Rapid diagnostic tests that can be performed at the point of care are ideal for increasing access to STI diagnosis in the developed world as they do not require laboratory facilities and enable treatment to be given immediately, preventing complications and further transmission. They also allow healthcare providers to provide early treatment for the sexual partners of infected patients. Such tests for STIs are now commercially available. They are simple to perform and easy to read, require no equipment, and give a result in less than one hour. Rapid HIV tests, with sensitivities and specificities exceeding 99% compared with laboratory tests, have revolutionised voluntary counselling and testing, as well as prevention of mother-to-child transmission programmes in both developing and developed countries.

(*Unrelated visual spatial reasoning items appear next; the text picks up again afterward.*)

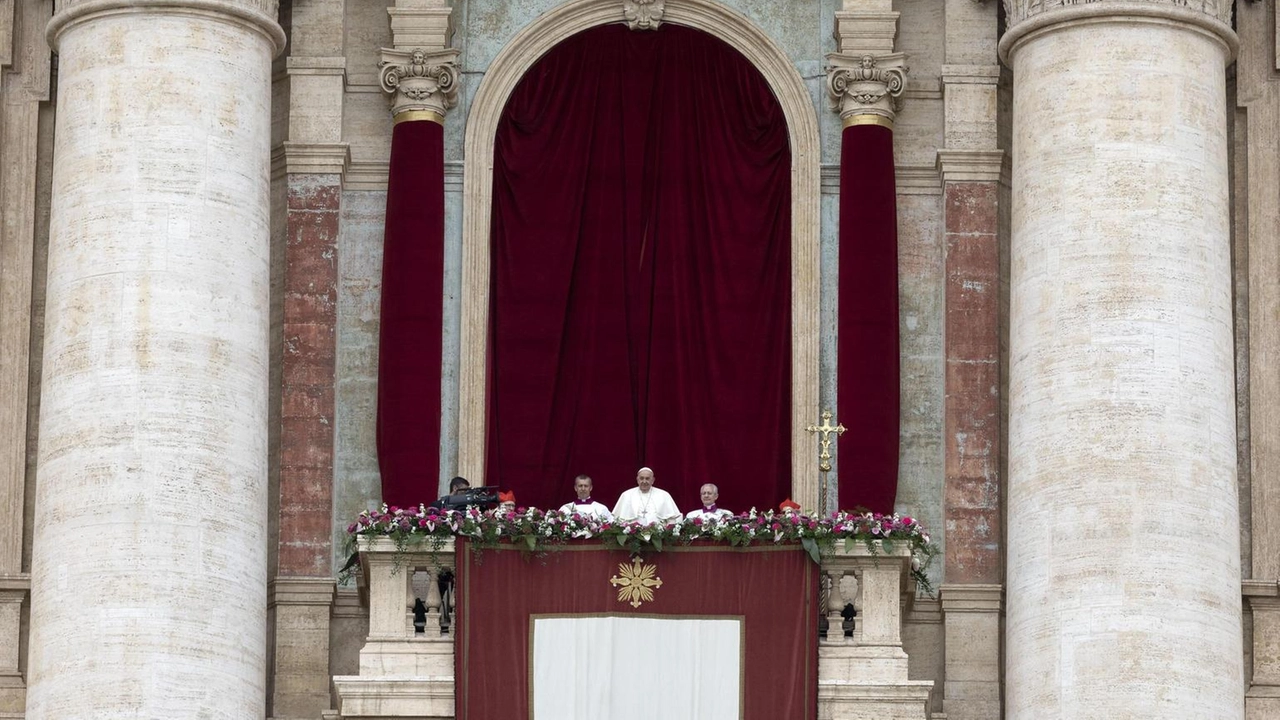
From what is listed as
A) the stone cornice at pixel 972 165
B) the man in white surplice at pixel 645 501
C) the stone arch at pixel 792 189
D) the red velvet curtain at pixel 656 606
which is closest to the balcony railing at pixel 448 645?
the red velvet curtain at pixel 656 606

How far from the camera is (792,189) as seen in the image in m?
32.6

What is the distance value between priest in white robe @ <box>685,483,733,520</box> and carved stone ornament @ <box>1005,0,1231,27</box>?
5048mm

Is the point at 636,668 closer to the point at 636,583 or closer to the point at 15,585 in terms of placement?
the point at 636,583

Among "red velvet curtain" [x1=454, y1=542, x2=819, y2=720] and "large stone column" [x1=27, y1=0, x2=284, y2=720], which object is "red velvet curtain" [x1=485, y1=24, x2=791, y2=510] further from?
"red velvet curtain" [x1=454, y1=542, x2=819, y2=720]

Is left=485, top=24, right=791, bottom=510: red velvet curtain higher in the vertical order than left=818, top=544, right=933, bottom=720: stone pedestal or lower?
higher

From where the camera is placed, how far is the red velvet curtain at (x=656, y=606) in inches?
1124

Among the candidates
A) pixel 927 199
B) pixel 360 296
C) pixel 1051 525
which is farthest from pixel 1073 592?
pixel 360 296

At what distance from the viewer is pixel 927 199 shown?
107 feet

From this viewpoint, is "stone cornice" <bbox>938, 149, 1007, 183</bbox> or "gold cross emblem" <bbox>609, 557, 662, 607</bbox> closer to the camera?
"gold cross emblem" <bbox>609, 557, 662, 607</bbox>

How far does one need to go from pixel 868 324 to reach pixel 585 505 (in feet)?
11.5

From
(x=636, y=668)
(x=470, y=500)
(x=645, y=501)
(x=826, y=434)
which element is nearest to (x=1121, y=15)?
(x=826, y=434)

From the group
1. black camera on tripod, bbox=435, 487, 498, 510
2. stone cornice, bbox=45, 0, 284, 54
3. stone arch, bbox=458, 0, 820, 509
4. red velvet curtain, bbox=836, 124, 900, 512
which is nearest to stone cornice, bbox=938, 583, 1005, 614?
red velvet curtain, bbox=836, 124, 900, 512

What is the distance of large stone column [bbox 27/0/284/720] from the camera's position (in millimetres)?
28812

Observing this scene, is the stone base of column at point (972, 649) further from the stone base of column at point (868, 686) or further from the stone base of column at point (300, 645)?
the stone base of column at point (300, 645)
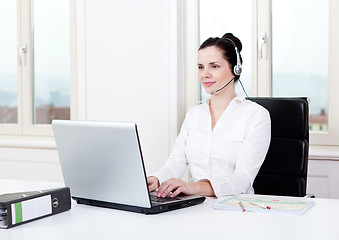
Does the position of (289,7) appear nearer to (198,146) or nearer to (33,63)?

In 2000, representatives from 189 countries committed to the attainment of a set of Millennium Development Goals. The fourth goal calls for a 75% reduction in mortality in children under 5 years of age and the fifth goal calls for the improvement of maternal health, both by 2015. Most countries are still struggling to sustain a course of action that will achieve these goals. It is hoped that increased access to quality-assured STI diagnostic tests will go a long way towards helping countries to do so. Unfortunately, in many developing countries, clinical care is often critically compromised by the lack of regulatory controls on the quality of these tests and independent evaluations suggest that these tests do not always perform as well as the manufacturers claim. As a result, diagnostic tests are sold and used in much of the developing world without evidence of effectiveness.

The WHO/TDR Sexually Transmitted Diseases Diagnostics Initiative has coordinated international evaluations of tests for syphilis, gonorrhoea and chlamydia in recent years and the results of their evaluations are due to be published in a special supplement with a forthcoming issue of the journal Sexually Transmitted Infections.

The aim of this supplement with Nature Reviews Microbiology is to provide standards for the evaluation of diagnostic tests for STIs, and enable STI programme managers, health service providers, regulatory bodies and national and regional health authorities to assess the rigor of the evaluations that are published in the peer-reviewed literature or submitted as dossiers for regulatory approval and, when necessary, to conduct such evaluations themselves.